The insightful Rector of the University of the Thai Chamber of Commerce (UTCC), Thanavath Phonvichai, unveiled a piercing revelation at a widely-attended press briefing session. The discussion that took place on Thursday revealed an alarming statistic – a staggering 99.8% of the 1,300 individuals who participated in a nationwide survey carried out between 17th and 21st July, admitted to being saddled with debt.
The study found an intimidating figure of 559,408.7 baht representing the average household debt, an amount which is unprecedented and the highest recorded in the past 15 years, as per Thanavath. He further demonstrated that typically, each household was burdened with the daunting task of shouldering approximately 16,742 baht on ‘debt-service’ each month.
The outcome of the survey shed light on the important fragments of this economic puzzle. It painted a revealing picture wherein it found that a vast majority, precisely 80.2% of the participants, confirmed that they had borrowed money from either banks or financial companies. A significant 19.8% had taken on loans from sources outside the conventional banking system. On a more striking note, a substantial 31.2% were juggling debt from both the banking and non-banking lending institutions, stated Thanavath.
Surprisingly, despite the ongoing economic turmoil, a large section of the Thai population is still grappling with the blowback of the Covid-19 pandemic. This on-going crisis, coupled with the trade turf war between major global powerhouses, China and the United States, continues to constrain Thailand’s economy. The pace and progress of Thailand’s economic recovery are growing at a rate that’s seen as worryingly sluggish, reiterated Thanavath.

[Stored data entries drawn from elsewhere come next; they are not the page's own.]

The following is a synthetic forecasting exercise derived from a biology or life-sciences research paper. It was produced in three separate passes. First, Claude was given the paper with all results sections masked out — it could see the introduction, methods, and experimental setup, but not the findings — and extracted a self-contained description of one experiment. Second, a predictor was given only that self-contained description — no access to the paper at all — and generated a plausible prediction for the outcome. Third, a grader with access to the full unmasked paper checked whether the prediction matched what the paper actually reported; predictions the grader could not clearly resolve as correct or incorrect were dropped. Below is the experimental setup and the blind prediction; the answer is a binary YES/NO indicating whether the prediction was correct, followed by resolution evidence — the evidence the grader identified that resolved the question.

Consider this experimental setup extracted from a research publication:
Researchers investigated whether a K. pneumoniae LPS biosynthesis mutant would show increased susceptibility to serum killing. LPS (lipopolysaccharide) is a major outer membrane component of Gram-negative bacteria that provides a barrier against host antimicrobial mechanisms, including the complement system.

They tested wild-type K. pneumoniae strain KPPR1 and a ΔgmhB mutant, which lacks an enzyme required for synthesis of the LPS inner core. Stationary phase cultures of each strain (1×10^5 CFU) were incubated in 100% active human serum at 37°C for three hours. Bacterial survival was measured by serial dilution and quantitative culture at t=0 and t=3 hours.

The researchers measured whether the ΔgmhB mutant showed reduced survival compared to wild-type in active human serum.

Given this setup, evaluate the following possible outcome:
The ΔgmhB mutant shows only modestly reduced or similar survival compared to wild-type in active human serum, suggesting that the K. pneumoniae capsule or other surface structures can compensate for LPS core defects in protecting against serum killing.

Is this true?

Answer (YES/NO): YES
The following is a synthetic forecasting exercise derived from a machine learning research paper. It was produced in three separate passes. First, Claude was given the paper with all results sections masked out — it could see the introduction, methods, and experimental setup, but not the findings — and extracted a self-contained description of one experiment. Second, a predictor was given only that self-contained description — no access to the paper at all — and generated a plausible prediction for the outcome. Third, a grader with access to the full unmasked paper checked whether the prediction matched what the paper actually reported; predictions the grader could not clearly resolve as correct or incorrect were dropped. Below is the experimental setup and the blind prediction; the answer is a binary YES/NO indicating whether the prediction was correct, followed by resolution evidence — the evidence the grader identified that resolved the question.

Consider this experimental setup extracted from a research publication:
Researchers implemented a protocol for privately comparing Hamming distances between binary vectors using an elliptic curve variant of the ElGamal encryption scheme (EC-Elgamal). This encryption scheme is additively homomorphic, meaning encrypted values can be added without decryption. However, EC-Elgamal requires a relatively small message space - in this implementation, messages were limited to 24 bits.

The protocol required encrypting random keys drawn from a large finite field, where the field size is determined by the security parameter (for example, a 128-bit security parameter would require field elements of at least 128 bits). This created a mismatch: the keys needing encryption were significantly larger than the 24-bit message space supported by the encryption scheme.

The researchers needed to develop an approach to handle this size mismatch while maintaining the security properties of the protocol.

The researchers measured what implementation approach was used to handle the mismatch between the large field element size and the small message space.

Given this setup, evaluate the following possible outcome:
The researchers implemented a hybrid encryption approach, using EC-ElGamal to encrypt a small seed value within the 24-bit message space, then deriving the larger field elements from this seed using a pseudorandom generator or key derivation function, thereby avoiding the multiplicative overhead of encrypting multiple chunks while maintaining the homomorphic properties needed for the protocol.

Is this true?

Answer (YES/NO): NO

The survey uncovered another startling reality – that nearly 65.8% of the respondents were facing an income deficit, meaning they were spending more than they were earning. On the other hand, 32.2% of those surveyed could barely cover their expenses with their earnings, while a meager 2.2% reported earning teetering above their expenses.
Thanavath also referenced that among those facing an income deficit, a significant 41.7% hinted at the possibility of borrowing even more to make both ends meet and maintain economic balance. He further emphasized that household debt is anticipated to continue its upward trajectory until the following year. Nonetheless, he provided a ray of hope as he projected that household debt levels could potentially show a gradual declining trend once the overall economy is fully back on its feet, as per the forecast from the University.